=== YOUR INSTRUCTIONS ===
Output exactly the lines below, starting with the line that has "ВЫПИСКА ИЗ ЕДИНОГО" and going on through the line that has "номер, литер | |", both included, and no other lines.

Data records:
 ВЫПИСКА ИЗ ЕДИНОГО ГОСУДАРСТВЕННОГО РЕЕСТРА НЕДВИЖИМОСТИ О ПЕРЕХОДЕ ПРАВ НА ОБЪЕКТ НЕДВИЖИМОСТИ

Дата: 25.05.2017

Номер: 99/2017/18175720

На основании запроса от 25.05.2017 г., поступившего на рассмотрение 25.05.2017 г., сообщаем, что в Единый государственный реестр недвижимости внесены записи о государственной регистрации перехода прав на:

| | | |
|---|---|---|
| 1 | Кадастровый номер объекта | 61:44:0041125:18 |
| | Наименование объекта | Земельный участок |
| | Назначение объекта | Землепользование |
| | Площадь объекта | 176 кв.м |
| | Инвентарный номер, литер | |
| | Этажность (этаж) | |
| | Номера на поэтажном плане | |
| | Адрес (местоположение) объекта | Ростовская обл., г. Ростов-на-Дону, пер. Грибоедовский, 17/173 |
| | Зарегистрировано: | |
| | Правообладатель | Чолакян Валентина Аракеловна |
* * *
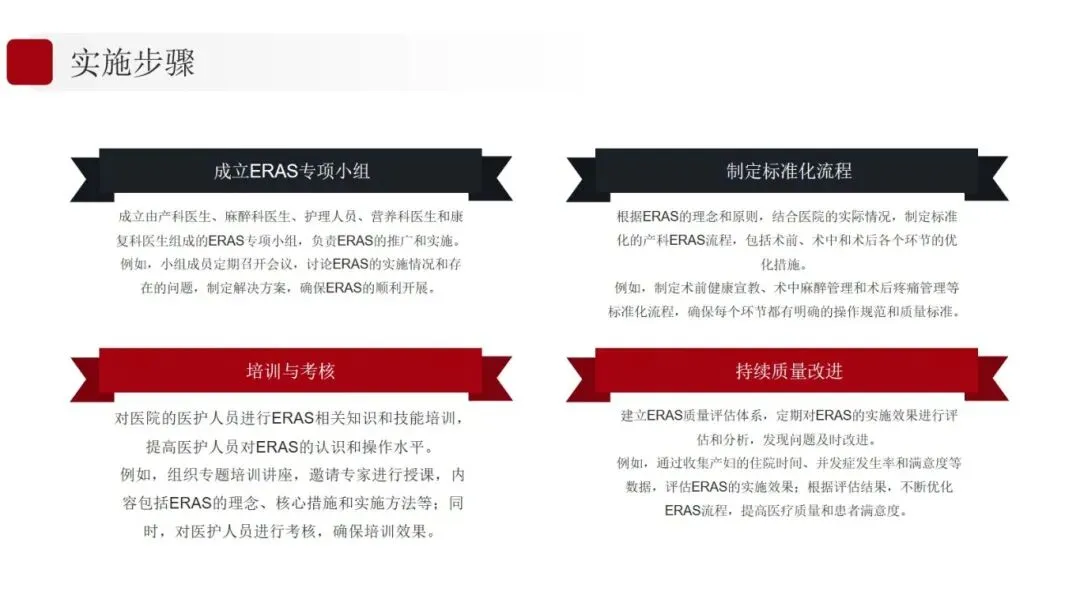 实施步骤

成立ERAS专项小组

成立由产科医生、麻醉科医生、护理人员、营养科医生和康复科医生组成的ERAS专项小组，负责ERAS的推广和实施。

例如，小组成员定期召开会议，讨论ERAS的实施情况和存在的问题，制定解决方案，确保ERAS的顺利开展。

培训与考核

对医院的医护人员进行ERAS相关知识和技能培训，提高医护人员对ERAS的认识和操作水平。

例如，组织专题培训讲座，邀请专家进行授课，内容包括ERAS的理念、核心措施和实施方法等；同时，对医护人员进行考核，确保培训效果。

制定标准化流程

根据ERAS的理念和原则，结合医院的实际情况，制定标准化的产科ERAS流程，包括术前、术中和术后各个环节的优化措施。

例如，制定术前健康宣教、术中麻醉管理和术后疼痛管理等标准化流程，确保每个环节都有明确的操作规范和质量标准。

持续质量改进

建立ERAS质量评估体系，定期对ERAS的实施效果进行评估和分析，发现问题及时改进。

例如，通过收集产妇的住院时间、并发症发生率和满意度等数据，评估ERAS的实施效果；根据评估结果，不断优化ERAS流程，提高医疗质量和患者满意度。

=== OUTPUT OF THE EXERCISE ===
 ВЫПИСКА ИЗ ЕДИНОГО ГОСУДАРСТВЕННОГО РЕЕСТРА НЕДВИЖИМОСТИ О ПЕРЕХОДЕ ПРАВ НА ОБЪЕКТ НЕДВИЖИМОСТИ

Дата: 25.05.2017

Номер: 99/2017/18175720

На основании запроса от 25.05.2017 г., поступившего на рассмотрение 25.05.2017 г., сообщаем, что в Единый государственный реестр недвижимости внесены записи о государственной регистрации перехода прав на:

| | | |
|---|---|---|
| 1 | Кадастровый номер объекта | 61:44:0041125:18 |
| | Наименование объекта | Земельный участок |
| | Назначение объекта | Землепользование |
| | Площадь объекта | 176 кв.м |
| | Инвентарный номер, литер | |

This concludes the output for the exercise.